**Your assignment:**
Look through the records and copy each line that has "Washington" in it.

*** Opening of Data ***

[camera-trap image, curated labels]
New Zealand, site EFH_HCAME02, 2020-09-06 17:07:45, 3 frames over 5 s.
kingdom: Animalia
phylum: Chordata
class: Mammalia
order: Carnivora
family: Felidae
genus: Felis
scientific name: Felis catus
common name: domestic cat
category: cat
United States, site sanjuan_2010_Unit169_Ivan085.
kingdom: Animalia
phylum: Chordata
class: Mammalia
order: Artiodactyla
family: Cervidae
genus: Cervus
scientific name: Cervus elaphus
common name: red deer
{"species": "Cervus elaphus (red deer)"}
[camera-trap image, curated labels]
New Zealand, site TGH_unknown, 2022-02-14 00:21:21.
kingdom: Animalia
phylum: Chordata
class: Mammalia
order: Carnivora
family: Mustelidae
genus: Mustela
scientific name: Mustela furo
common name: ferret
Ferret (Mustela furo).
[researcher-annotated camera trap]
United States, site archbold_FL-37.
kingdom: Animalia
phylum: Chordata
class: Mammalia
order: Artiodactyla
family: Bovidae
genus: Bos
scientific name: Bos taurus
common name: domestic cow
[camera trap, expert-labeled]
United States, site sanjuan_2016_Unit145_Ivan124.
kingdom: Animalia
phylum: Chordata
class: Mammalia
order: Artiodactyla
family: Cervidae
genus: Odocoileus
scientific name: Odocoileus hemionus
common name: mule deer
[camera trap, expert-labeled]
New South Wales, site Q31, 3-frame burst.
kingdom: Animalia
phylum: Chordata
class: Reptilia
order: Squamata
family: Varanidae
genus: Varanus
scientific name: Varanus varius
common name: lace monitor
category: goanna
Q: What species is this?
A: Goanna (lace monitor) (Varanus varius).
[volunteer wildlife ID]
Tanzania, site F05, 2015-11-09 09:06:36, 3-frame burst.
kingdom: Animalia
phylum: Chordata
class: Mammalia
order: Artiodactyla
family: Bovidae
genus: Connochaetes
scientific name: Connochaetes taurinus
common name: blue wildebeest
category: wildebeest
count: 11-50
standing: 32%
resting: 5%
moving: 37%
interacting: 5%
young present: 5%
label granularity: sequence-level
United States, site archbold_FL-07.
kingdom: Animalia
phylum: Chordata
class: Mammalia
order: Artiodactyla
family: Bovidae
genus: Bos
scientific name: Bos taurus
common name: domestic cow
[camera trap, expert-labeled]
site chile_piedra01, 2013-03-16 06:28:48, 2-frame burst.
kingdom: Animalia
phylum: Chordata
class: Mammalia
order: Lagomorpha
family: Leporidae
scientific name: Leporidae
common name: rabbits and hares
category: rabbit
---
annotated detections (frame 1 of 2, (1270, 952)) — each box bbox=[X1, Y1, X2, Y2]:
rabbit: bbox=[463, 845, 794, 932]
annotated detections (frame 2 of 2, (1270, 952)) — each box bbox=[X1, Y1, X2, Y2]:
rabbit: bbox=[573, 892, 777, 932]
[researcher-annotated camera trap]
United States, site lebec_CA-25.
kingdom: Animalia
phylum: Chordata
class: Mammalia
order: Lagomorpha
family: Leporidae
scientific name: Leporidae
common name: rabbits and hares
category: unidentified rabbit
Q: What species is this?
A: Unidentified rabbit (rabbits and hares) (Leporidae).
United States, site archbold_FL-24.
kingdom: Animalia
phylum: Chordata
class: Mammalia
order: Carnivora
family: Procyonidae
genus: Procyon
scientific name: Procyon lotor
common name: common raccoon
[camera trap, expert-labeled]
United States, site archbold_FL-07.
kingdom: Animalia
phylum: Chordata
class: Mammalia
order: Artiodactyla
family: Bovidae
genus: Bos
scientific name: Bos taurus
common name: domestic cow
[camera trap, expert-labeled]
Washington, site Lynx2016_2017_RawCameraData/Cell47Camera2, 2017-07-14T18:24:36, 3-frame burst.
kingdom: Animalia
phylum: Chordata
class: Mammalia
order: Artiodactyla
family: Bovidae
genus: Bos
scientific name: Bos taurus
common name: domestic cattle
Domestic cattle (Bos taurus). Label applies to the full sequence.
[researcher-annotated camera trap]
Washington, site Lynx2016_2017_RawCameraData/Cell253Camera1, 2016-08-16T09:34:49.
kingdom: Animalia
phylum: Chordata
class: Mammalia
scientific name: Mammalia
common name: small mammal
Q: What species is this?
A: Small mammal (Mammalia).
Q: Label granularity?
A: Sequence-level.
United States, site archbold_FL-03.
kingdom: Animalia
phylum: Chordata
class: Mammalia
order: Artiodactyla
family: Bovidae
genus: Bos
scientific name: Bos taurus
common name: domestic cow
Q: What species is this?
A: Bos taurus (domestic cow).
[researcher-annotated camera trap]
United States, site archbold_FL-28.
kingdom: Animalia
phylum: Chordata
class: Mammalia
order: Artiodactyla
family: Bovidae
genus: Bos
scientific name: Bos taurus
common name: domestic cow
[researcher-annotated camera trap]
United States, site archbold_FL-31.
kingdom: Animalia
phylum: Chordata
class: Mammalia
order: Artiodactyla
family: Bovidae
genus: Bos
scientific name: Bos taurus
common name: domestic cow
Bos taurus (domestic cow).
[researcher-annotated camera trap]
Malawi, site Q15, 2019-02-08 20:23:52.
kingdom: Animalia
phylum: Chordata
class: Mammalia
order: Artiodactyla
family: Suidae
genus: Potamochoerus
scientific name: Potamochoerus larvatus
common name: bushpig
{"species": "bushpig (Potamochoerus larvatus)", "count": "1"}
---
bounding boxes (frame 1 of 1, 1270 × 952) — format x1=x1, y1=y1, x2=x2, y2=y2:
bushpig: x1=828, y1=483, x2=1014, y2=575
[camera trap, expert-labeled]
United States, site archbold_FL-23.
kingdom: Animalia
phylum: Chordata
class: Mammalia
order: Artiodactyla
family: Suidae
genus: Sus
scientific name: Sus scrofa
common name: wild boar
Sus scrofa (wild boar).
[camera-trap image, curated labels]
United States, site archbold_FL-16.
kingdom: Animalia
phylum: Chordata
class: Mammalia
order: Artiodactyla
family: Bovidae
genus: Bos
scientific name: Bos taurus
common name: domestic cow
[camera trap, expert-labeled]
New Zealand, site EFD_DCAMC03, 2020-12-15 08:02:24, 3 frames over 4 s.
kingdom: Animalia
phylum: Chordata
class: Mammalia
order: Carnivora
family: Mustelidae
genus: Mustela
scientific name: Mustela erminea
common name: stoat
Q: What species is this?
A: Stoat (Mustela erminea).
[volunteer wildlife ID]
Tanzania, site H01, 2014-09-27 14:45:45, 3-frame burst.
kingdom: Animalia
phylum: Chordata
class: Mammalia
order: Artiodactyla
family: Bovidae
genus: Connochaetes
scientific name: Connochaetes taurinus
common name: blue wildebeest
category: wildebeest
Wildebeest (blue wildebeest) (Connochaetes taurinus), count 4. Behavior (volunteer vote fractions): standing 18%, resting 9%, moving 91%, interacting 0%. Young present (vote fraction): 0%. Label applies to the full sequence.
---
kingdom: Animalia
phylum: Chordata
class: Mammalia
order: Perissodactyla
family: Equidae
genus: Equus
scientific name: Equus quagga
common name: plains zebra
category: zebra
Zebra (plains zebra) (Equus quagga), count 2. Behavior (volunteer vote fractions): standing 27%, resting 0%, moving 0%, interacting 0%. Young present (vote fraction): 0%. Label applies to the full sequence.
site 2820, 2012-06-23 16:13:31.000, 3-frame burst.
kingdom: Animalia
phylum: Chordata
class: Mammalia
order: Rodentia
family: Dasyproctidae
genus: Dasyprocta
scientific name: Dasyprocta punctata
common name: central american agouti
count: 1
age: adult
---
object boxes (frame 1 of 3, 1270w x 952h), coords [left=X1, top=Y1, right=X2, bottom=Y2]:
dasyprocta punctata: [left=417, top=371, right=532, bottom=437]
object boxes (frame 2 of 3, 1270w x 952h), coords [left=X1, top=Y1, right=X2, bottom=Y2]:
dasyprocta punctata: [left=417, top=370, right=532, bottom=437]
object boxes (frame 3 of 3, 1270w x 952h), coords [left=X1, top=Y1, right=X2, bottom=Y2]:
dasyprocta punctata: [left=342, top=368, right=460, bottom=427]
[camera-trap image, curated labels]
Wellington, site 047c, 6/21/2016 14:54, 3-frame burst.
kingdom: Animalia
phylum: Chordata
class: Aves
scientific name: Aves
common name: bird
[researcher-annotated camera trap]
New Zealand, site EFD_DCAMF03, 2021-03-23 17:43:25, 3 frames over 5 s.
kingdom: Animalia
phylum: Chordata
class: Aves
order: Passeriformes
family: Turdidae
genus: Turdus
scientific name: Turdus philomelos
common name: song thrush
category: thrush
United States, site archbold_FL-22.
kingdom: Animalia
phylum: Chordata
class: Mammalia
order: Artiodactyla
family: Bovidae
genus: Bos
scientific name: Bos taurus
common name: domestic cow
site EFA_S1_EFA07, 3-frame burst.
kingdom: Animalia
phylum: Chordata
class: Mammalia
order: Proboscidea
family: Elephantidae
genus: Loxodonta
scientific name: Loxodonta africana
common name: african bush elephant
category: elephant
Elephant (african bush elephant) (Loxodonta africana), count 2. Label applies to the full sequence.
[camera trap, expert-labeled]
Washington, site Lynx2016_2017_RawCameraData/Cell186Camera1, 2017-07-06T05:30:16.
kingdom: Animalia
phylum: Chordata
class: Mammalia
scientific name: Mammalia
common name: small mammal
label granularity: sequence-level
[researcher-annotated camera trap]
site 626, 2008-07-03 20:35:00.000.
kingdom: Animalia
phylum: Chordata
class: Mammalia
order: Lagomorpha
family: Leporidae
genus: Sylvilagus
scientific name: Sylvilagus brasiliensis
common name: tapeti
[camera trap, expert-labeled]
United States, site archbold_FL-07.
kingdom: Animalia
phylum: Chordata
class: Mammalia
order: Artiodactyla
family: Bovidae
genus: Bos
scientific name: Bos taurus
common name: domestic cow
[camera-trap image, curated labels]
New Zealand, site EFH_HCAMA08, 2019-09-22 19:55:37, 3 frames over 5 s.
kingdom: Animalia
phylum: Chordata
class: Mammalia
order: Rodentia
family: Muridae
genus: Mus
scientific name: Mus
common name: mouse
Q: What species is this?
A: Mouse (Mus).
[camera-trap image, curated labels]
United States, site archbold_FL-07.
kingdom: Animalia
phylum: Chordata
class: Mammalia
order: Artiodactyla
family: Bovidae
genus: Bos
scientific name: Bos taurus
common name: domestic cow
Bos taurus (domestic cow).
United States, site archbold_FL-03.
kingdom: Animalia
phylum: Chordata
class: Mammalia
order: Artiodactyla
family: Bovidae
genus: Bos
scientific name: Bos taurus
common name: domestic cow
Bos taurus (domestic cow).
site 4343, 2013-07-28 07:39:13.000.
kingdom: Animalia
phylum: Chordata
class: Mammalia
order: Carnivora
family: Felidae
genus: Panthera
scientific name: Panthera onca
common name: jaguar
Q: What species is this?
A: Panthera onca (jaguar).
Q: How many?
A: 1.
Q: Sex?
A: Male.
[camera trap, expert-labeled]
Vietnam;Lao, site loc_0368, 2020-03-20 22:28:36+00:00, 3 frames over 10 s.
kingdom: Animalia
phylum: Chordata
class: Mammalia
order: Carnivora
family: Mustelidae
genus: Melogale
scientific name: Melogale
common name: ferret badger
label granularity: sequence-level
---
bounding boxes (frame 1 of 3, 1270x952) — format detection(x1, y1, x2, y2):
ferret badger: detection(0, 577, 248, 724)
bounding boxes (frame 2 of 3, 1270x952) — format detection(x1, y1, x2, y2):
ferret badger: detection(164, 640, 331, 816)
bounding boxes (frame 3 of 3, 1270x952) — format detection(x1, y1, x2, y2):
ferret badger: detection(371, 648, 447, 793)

*** Close of Data ***

**Output for this exercise:**
Washington, site Lynx2016_2017_RawCameraData/Cell47Camera2, 2017-07-14T18:24:36, 3-frame burst.
Washington, site Lynx2016_2017_RawCameraData/Cell253Camera1, 2016-08-16T09:34:49.
Washington, site Lynx2016_2017_RawCameraData/Cell186Camera1, 2017-07-06T05:30:16.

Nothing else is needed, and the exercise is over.